> Compito A
Riscrivi la parte del testo sulla pena di morte che inizia con le parole contenenti "La pena di morte è" e finisce con "caso di errore.". Sostituisci "pena di morte" con "pena capitale".
> Compito B
Rispondi a queste domande sul testo sulla pena di morte:
(i) In quale anno Biden, da senatore, aveva presentato una legge anti-crimine che conteneva la pena di morte?
(ii) Quante esecuzioni nel braccio federale ci furono negli ultimi sei mesi della prima presidenza Trump?
(iii) In quale giorno Papa Francesco ha chiesto la commutazione all'Angelus?
> Compito C
Prosegui il testo sulla pena di morte dopo la sua ultima frase.

> Testo fornito
►

Nel 2020 e 2021 da Roma, nel 2023 dal Colosseo, il 28 novembre di quest’anno con venti ministri della Giustizia e, di nuovo, solennemente dal Colosseo con 2.500 città del mondo, avevamo chiesto la commutazione di quelle sentenze. Papa Francesco, instancabile, lo ha chiesto all’Angelus l’8 dicembre e, ancora, in una telefonata al presidente americano pochi giorni fa. Un coro si è levato negli Usa. È accaduto. Manca l’ultimo miglio, ma è un grande passo avanti. È un messaggio anche per il Giappone, inquieto per un clamoroso caso di condanna a morte di un innocente per prove fabbricate ad arte.
«Grazie Biden». Da senatore, nel 1994, aveva presentato una legge anti-crimine che conteneva la pena di morte, e la tv C -Span ha ritrasmesso il caldo intervento con cui la rivendicava con orgoglio. In 30 anni si cambia: possono cambiare i colpevoli di crimini terribili. E anche i politici. Tutti possono e devono avere questa possibilità. In campagna elettorale, nel 2020 – durante gli ultimi sei sanguinosi mesi della prima presidenza Trump, quando una moratoria delle esecuzioni federali era stata annientata da 13 esecuzioni nel braccio federale, più di quanto era avvenuto in 150 anni di storia americana – Biden aveva preso l’impegno di abolire la pena di morte a livello federale negli Stati Uniti. Ma non è accaduto nei suoi “primi cento giorni”; e in tanti hanno cominciato a disperare che mai accadesse.
La pena di morte è l’uso terribile della violenza al massimo livello, quella di un intero Stato contro un individuo. Non rappresenta la forza di uno Stato ma la sua impotenza. Legittima, in casi particolari, in nome della sua difesa, proprio la distruzione della vita. Lo Stato che amministra la pena di morte si sostituisce a Dio e si muove come se fosse Dio, ma non lo è. La vita umana non è nella sua disponibilità, non può restituirla in caso di errore.

◄

> Righe elencate
►

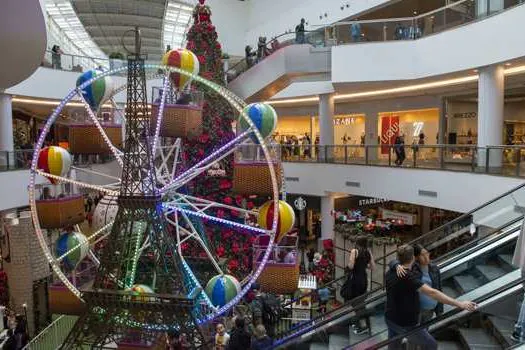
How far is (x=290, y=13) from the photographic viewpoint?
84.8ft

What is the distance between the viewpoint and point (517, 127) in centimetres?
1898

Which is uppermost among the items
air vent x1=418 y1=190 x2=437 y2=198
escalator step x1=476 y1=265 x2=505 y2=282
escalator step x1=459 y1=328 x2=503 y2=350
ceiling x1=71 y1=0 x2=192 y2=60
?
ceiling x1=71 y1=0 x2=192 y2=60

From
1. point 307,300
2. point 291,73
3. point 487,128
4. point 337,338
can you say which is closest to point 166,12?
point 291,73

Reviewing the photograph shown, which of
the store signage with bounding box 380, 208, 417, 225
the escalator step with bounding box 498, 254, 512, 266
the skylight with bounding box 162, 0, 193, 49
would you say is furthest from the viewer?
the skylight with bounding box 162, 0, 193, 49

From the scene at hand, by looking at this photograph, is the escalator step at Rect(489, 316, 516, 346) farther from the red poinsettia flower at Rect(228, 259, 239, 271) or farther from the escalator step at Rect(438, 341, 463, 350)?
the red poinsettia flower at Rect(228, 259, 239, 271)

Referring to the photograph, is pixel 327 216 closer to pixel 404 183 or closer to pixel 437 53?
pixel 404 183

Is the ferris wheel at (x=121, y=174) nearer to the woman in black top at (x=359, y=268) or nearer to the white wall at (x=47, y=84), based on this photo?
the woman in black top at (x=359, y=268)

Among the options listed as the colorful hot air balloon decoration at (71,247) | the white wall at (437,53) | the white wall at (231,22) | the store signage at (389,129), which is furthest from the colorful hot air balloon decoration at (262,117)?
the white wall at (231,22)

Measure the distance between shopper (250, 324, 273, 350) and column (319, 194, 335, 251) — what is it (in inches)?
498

◄
►

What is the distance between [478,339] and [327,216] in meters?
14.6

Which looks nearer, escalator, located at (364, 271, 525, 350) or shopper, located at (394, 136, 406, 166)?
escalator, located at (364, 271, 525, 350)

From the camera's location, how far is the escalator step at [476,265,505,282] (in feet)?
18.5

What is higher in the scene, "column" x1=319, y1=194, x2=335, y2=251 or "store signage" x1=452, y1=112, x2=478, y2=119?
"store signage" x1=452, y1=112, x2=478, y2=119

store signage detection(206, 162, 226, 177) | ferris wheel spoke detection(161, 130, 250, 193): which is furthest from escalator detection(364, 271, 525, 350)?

◄

> Risposta A
La pena capitale è l’uso terribile della violenza al massimo livello, quella di un intero Stato contro un individuo. Non rappresenta la forza di uno Stato ma la sua impotenza. Legittima, in casi particolari, in nome della sua difesa, proprio la distruzione della vita. Lo Stato che amministra la pena capitale si sostituisce a Dio e si muove come se fosse Dio, ma non lo è. La vita umana non è nella sua disponibilità, non può restituirla in caso di errore.

> Risposta B
(i) Nel 1994.
(ii) 13 esecuzioni.
(iii) L'8 dicembre.

> Risposta C
Biden ha mostrato che non è necessario continuare a uccidere per dimostrare che uccidere è sbagliato, e indica una strada per ridurre la violenza: più cultura della vita e meno cultura della morte. È un ragionamento che vale, varrebbe anche nelle guerre, che crescono per automatismi e rappresaglie in maniera insensata e, da qualunque parte stia la ragione iniziale, provocano sempre “crimini di massa” e “motivati da odio”. La guerra di un uomo contro un altro uomo non è diversa: e ne fanno le spese le donne, troppe.
Paga chi è etnicamente, religiosamente minoritario, chi parla un’altra lingua o vive ai margini della società. Pagano quelli che vengono inghiottiti in mare e che si scoraggia a salvare. Chi vive una vita tossica nella terra di nessuno globalizzata che sta in mano ai signori della droga, che si nutrono di morte e non temono di certo le pene capitali. Pagano le infinite schiere di civili, bambini e non, massacrati nelle guerre, i giovani mandati a morire con leggerezza.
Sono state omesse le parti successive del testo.